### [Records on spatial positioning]
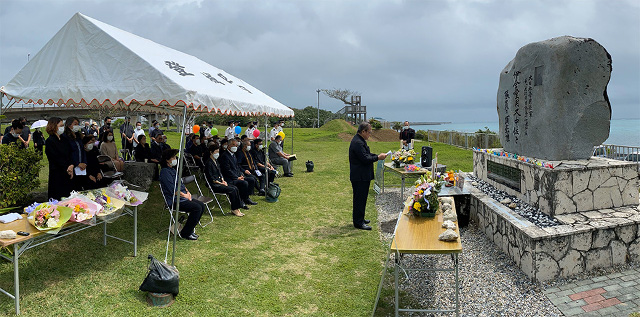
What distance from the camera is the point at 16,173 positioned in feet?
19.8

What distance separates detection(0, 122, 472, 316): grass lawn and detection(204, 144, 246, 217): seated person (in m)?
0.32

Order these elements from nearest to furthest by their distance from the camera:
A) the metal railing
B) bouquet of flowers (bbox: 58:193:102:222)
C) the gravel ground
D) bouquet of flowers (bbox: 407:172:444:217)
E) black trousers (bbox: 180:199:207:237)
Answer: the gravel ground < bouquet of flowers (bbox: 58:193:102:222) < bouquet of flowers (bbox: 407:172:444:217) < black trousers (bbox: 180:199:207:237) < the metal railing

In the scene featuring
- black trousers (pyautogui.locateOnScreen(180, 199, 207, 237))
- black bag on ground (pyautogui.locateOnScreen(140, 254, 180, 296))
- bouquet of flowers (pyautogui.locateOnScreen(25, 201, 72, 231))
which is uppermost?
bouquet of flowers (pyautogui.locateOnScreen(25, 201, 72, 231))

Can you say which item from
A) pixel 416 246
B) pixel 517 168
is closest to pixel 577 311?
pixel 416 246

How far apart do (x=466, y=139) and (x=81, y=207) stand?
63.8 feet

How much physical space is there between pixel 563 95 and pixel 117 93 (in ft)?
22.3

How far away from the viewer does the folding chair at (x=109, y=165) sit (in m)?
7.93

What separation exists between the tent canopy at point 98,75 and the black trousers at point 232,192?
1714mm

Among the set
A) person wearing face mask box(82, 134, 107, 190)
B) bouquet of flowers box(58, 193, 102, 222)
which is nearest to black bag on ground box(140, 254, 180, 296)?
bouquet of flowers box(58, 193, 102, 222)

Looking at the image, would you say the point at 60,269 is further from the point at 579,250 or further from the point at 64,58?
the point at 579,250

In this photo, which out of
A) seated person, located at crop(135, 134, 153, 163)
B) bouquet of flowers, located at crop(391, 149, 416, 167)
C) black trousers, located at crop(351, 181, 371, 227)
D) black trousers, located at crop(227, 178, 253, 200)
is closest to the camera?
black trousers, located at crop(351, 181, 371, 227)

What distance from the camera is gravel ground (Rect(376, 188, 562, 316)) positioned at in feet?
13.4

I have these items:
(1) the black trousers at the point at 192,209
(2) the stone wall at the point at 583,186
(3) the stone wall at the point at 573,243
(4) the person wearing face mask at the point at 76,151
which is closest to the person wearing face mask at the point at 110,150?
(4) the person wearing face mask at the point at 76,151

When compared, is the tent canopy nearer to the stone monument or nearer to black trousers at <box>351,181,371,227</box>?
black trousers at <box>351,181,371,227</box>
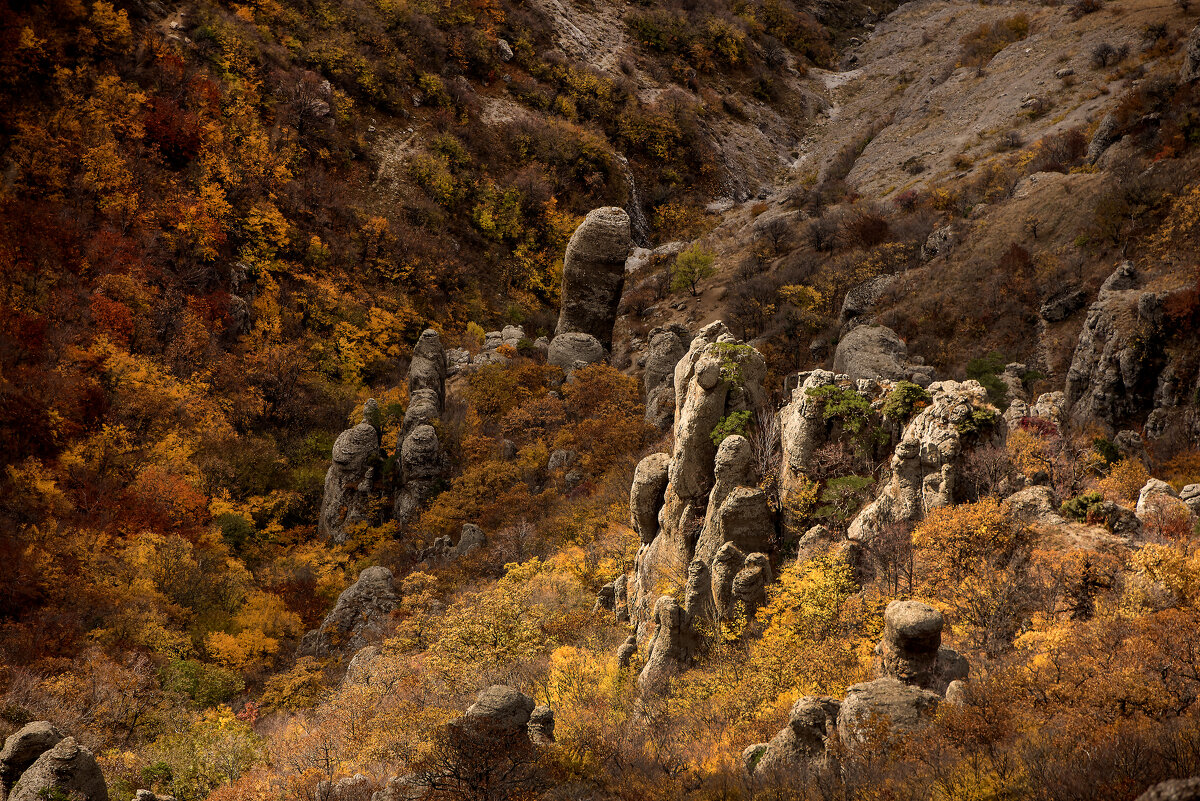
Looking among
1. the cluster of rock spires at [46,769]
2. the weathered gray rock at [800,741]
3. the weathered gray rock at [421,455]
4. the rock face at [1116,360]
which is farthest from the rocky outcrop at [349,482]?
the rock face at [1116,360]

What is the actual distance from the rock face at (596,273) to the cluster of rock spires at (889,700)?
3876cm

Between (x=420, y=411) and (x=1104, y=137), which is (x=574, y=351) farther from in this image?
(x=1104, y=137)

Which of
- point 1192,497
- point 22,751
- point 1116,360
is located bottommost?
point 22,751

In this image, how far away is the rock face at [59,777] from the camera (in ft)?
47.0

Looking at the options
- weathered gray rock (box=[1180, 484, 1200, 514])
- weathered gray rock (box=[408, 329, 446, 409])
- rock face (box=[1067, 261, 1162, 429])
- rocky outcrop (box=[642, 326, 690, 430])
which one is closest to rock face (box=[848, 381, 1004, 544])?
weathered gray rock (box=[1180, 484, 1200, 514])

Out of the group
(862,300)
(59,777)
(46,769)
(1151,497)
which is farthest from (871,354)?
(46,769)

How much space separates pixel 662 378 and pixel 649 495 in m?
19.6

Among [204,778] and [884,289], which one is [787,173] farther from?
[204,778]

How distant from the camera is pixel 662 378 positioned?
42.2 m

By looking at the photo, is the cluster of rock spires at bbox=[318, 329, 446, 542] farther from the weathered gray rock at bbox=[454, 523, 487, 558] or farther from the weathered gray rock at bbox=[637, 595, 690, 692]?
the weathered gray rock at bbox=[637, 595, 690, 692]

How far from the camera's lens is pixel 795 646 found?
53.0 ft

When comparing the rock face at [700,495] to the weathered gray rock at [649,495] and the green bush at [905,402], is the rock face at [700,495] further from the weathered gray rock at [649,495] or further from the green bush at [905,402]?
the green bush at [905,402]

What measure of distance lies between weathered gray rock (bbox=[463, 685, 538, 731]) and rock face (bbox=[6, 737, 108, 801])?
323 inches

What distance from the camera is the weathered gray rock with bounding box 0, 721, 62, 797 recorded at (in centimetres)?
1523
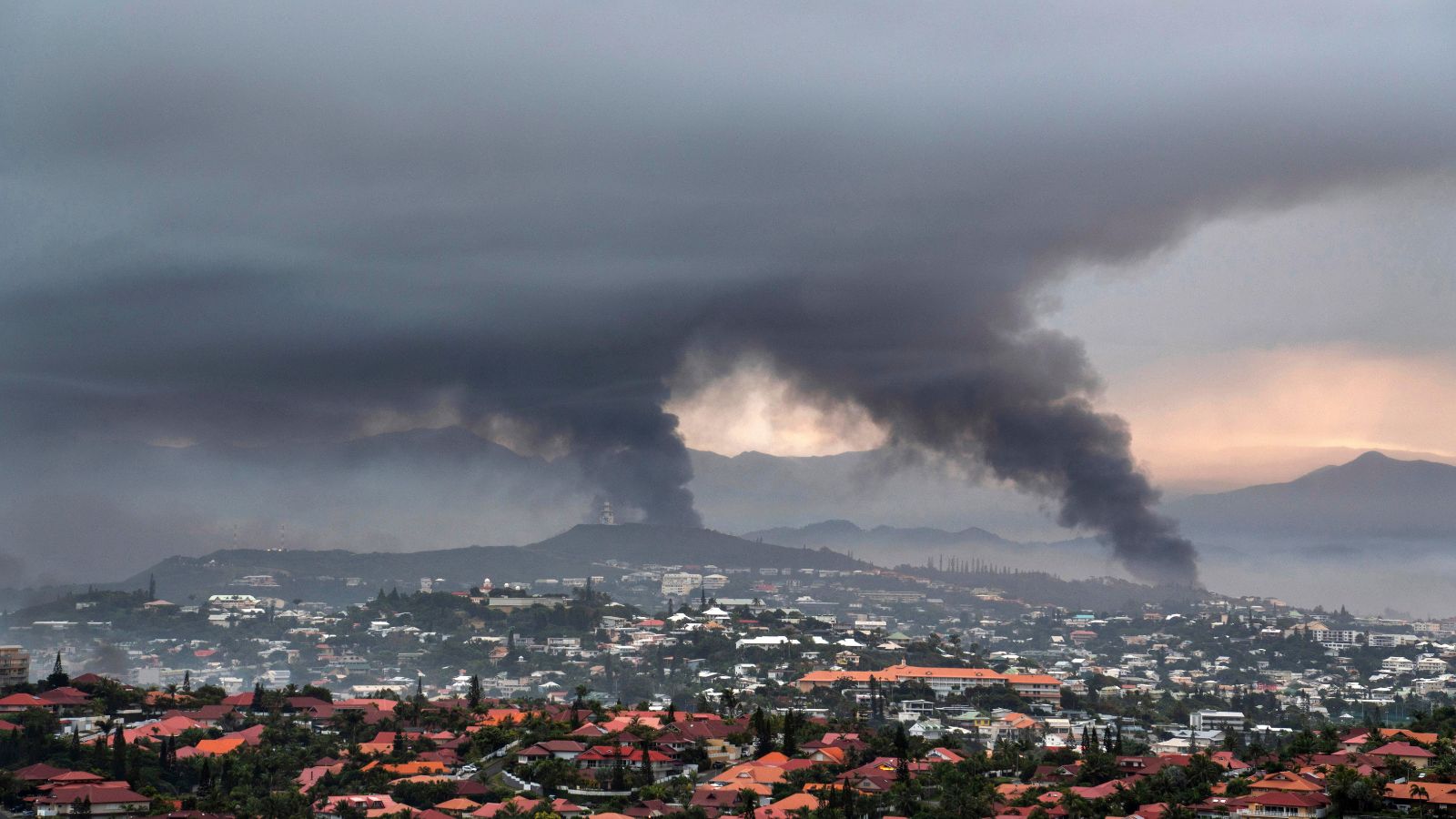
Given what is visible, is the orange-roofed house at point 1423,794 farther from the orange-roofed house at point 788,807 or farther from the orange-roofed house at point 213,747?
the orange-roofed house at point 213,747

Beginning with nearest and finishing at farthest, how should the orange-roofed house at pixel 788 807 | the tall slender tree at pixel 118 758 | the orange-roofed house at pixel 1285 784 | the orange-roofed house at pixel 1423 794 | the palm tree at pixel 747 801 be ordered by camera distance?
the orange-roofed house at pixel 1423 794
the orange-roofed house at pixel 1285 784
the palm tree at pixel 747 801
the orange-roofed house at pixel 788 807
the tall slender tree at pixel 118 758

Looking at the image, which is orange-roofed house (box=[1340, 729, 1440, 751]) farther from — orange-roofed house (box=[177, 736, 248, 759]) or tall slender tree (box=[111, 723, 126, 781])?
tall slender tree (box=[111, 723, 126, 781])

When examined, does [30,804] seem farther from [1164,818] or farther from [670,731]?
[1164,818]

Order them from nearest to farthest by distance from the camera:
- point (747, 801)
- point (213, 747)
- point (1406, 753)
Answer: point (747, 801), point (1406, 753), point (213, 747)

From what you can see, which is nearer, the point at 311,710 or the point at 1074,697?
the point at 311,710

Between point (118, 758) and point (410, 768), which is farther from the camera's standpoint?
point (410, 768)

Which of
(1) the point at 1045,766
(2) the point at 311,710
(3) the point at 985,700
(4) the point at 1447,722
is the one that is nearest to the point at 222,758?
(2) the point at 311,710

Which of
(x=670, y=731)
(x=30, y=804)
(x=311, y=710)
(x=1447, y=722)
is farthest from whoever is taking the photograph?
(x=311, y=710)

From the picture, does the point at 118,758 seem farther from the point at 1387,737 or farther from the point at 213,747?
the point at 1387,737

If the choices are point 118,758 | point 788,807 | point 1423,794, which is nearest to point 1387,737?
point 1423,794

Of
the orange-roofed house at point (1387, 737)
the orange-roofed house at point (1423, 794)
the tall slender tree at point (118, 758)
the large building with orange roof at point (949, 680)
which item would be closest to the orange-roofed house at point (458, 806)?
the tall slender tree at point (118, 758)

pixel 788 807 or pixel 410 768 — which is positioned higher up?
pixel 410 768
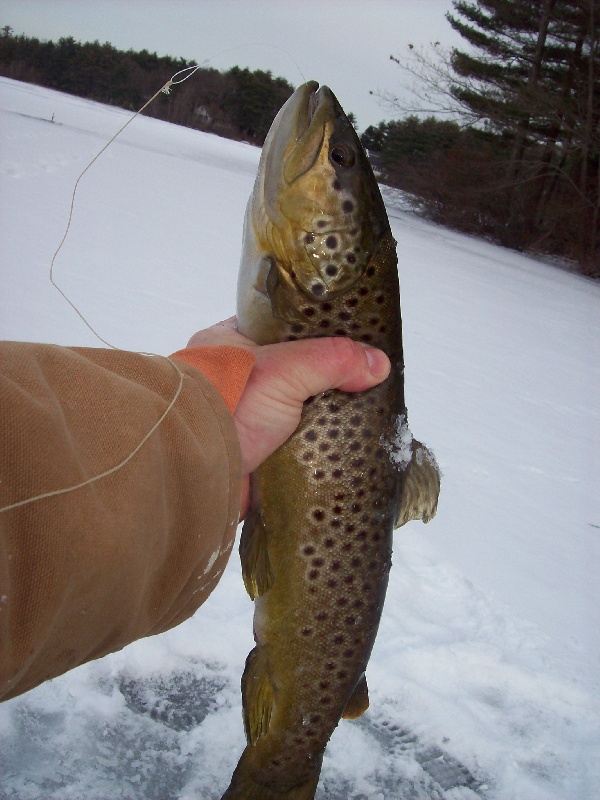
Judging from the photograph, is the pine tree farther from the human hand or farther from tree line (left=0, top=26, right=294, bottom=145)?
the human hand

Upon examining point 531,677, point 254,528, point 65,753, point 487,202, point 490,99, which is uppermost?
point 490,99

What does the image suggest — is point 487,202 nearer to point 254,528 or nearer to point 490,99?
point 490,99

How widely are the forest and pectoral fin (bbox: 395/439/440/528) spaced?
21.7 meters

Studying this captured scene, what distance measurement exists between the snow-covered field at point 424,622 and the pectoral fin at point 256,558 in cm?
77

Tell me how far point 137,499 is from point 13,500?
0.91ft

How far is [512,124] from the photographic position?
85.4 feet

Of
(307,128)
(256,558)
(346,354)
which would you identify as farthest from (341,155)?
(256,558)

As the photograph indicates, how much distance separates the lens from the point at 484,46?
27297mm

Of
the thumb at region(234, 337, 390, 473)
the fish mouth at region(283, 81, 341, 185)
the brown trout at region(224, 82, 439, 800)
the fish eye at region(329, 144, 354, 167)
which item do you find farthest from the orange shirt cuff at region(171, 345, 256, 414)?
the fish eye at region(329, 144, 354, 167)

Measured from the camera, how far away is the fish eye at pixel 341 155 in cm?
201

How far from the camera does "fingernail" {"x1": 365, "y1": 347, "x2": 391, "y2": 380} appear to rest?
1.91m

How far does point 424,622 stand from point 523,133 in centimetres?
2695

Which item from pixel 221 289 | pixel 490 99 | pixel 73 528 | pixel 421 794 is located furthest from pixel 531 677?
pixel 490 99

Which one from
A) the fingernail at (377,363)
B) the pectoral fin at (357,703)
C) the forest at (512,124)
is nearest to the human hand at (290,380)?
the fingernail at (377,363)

### [Work required]
Can you reproduce word for word the records starting at the line that contains "How far does" and ending at the end of the records?

### [Task result]
How far does point 424,622 stand from point 523,133 in centimetres?
2695

Which item from pixel 221 289 | pixel 490 99 | pixel 73 528 | pixel 421 794 is located furthest from pixel 531 677?
pixel 490 99

Which one from
A) the fingernail at (377,363)
B) the pectoral fin at (357,703)
C) the forest at (512,124)
is nearest to the human hand at (290,380)?
the fingernail at (377,363)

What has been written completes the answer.